Work order: Read the lines of the data below and retrieve those with "slider".
━━ Dataset entries ━━
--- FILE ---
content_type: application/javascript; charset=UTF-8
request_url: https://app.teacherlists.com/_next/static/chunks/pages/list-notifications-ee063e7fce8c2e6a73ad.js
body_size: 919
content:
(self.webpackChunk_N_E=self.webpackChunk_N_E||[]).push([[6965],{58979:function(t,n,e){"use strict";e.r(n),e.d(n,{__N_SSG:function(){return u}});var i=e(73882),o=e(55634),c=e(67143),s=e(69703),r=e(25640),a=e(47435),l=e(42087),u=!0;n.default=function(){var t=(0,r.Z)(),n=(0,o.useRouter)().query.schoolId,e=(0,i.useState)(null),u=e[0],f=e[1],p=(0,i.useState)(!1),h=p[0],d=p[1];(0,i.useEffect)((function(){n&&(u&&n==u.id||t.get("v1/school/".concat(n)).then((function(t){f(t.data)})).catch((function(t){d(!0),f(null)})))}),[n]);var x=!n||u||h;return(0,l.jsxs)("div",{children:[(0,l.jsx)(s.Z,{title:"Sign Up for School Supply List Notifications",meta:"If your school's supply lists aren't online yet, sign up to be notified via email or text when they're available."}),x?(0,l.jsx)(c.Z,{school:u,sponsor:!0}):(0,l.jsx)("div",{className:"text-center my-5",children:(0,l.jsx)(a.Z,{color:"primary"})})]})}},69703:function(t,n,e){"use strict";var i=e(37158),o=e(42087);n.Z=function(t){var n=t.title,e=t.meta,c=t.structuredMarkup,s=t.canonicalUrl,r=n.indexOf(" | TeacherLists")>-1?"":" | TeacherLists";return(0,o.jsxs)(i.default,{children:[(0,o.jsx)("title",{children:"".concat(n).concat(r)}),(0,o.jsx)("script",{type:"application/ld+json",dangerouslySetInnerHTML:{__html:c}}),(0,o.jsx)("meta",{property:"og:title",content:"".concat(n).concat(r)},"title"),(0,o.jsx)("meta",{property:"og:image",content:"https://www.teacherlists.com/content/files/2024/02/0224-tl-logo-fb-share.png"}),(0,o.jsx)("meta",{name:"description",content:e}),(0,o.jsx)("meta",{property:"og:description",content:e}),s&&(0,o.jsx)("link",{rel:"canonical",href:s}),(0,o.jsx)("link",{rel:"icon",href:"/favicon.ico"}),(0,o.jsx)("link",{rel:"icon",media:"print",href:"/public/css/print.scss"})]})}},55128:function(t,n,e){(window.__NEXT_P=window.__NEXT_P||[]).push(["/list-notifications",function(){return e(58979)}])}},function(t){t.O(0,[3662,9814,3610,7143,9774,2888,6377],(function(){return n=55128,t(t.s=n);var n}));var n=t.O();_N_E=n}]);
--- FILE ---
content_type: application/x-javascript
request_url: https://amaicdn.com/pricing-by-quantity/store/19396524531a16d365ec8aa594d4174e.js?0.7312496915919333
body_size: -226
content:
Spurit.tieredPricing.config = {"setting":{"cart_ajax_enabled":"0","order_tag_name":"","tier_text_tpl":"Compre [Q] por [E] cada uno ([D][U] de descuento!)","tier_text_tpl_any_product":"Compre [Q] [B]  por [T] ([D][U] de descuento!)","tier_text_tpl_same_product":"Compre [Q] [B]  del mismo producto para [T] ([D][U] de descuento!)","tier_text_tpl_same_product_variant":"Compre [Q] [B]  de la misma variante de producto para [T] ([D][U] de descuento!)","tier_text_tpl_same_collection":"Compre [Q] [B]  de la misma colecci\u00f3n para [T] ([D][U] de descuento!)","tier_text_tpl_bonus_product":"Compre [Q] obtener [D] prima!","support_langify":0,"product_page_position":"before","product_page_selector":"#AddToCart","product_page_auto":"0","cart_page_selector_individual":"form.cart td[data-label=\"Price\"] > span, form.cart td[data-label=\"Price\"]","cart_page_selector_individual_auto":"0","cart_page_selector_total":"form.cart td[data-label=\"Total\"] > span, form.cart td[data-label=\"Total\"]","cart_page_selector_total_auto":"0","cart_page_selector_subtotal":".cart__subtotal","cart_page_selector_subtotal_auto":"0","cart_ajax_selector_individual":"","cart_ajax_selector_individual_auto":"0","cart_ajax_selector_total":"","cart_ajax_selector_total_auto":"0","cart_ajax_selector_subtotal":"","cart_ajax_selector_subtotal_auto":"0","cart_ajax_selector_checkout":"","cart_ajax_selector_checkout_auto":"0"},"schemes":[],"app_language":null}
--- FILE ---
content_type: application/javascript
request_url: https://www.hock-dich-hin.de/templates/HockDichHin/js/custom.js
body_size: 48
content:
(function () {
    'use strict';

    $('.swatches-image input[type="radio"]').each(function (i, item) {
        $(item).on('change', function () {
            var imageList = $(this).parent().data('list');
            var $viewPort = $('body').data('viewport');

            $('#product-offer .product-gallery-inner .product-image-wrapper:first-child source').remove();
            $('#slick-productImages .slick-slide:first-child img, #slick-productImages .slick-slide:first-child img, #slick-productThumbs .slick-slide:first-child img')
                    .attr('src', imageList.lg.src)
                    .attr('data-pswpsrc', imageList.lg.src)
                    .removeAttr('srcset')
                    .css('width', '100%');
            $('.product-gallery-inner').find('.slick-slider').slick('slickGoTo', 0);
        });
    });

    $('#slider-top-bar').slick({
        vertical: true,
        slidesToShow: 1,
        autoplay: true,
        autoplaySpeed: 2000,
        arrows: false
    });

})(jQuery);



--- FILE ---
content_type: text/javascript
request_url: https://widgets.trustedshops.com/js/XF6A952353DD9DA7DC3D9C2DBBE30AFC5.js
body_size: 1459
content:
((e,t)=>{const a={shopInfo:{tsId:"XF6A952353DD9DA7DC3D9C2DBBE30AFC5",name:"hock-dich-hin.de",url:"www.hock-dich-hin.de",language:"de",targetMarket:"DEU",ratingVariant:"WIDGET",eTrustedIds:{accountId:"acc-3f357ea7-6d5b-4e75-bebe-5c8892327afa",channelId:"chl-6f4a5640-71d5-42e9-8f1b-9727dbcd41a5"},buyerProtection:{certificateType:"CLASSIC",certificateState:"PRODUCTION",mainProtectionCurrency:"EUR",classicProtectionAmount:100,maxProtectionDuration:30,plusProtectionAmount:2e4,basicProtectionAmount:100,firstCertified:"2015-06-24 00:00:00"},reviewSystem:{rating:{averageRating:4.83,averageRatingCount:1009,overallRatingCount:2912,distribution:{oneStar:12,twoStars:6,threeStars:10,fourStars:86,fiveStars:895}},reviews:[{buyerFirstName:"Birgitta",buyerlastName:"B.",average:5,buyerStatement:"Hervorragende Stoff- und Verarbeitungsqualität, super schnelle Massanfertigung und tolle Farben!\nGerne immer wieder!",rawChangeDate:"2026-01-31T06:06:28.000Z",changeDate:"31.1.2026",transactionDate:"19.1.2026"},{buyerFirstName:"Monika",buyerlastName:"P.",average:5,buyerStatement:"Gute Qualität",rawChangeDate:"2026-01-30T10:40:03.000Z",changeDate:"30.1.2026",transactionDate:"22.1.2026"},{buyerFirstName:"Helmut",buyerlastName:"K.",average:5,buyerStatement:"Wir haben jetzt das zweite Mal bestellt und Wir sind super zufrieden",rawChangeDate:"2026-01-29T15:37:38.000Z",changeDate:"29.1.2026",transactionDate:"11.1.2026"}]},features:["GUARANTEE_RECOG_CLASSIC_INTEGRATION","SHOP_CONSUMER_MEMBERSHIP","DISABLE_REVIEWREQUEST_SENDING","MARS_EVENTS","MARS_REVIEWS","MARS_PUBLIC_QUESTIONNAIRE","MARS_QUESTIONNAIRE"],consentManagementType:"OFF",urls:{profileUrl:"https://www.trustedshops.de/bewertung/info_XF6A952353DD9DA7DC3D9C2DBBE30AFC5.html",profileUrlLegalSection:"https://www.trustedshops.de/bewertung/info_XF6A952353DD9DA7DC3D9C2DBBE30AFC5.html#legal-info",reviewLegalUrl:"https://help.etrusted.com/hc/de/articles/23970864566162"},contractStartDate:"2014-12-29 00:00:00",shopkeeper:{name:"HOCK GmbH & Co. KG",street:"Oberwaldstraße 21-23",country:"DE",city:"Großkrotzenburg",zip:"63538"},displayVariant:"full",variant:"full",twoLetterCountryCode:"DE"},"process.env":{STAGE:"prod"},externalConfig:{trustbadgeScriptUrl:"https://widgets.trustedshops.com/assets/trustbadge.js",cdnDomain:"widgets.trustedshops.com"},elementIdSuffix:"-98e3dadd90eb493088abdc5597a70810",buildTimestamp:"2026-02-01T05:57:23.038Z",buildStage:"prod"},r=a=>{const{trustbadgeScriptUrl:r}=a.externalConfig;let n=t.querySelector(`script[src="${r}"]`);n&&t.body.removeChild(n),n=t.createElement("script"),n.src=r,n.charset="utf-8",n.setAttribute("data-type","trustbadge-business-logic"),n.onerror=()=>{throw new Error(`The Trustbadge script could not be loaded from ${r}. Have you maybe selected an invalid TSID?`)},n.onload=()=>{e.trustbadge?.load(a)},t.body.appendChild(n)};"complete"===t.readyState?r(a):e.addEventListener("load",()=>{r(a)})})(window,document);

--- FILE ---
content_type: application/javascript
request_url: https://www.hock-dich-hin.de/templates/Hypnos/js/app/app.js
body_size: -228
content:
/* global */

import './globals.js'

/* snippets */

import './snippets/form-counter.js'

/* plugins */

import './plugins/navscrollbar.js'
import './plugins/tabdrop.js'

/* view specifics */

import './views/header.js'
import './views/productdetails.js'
━━━
Task answer:
            $('.product-gallery-inner').find('.slick-slider').slick('slickGoTo', 0);
    $('#slider-top-bar').slick({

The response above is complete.